Dicen de algunos que son unos mentirosos. Qué duda cabe de que lo son. Y qué tire la primera piedra el que no lo sea. Aunque, todo hay que decirlo, la mayoría de las veces mentimos sin ni siquiera ser conscientes de que lo estamos haciendo. Y lo maravilloso del caso es la absoluta facilidad con la que cuelan las mentiras. Y es que, seguramente, no hay otra pulsión humana, excepción hecha de la jodienda, que se pueda comparar a la avidez por ser engañado a nada que la realidad te apriete. Si yo ando, digamos que jodido por mi propia estupidez, ¿cómo no voy a creer al que venga a contarme que lo que en realidad me pasa es que ese que pasaba por allí me ha hecho una putada? Es lo más humano de todas las humanidades concebibles. Porque ayuda a sobrevivir al liberarnos de la conciencia de la propia estupidez. ¿Se imaginan el número de suicidios que habría si viviésemos siempre bajo el peso de la conciencia de la propia estupidez?
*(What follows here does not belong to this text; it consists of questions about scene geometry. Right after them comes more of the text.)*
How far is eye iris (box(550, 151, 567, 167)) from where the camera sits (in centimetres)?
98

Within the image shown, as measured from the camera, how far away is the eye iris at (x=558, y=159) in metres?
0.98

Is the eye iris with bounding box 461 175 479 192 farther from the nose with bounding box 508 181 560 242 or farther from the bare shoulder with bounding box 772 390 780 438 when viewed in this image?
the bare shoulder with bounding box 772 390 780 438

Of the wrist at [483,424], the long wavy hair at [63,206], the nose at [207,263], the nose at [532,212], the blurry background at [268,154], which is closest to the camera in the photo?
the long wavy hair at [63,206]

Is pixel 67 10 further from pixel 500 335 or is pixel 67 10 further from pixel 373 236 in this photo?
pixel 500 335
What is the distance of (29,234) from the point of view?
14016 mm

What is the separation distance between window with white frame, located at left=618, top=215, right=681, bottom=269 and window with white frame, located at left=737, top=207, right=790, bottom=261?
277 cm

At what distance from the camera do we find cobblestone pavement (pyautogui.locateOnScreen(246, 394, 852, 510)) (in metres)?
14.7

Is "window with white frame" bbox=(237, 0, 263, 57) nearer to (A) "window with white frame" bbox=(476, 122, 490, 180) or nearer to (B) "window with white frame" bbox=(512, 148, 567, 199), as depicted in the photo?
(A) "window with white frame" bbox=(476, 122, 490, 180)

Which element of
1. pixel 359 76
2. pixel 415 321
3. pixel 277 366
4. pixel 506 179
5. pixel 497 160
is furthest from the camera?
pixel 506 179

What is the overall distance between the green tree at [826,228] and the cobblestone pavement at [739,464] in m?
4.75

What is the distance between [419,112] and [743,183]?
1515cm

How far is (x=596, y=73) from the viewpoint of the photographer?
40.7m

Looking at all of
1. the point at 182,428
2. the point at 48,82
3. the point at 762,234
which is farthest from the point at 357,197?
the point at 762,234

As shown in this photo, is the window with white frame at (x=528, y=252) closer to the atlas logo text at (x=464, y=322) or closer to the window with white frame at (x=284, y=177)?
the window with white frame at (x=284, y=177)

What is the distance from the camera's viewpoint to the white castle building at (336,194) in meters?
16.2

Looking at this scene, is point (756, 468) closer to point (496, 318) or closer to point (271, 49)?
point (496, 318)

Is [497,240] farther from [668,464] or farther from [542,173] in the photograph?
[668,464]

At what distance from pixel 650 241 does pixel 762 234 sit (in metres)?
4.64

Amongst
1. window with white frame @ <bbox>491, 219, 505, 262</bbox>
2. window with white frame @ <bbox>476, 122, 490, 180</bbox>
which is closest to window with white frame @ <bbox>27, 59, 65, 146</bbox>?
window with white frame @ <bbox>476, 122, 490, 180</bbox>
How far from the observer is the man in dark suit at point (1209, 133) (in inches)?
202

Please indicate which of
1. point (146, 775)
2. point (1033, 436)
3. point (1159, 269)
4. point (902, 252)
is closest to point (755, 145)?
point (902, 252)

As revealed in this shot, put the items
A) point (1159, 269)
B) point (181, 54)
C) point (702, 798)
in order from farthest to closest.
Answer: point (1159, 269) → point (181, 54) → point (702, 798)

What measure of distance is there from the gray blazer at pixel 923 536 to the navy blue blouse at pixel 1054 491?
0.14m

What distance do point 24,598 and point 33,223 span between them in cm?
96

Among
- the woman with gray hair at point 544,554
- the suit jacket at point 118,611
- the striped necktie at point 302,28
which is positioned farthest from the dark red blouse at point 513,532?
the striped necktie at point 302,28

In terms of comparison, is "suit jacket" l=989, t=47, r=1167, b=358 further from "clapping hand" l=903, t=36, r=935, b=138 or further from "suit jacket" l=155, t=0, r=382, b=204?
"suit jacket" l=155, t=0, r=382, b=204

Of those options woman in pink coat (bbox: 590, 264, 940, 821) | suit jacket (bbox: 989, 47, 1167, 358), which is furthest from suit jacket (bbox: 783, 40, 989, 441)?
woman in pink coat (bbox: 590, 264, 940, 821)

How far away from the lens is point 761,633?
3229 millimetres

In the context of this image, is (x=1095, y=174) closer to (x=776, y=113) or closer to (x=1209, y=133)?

Porque, no sé ustedes, pero lo que es yo si no fuese por que me distraigo cultivando el jardín o embriagándome con cualquier cosa, ya me habría quitado de en medio hace mucho, casi desde que al apuntarme el bozo empecé a caer en la cuenta de que esto no iba a ser fácil.
Y por tales características de la condición humana es que sea un millón de veces más fácil engañar que convencer a alguien de que ha sido engañado. Y da igual que la evidencia del engaño sea apabullante porque si dentro de él vives calentito, entonces, ¡buena gana de salir a exponerte a la fría y cruda realidad!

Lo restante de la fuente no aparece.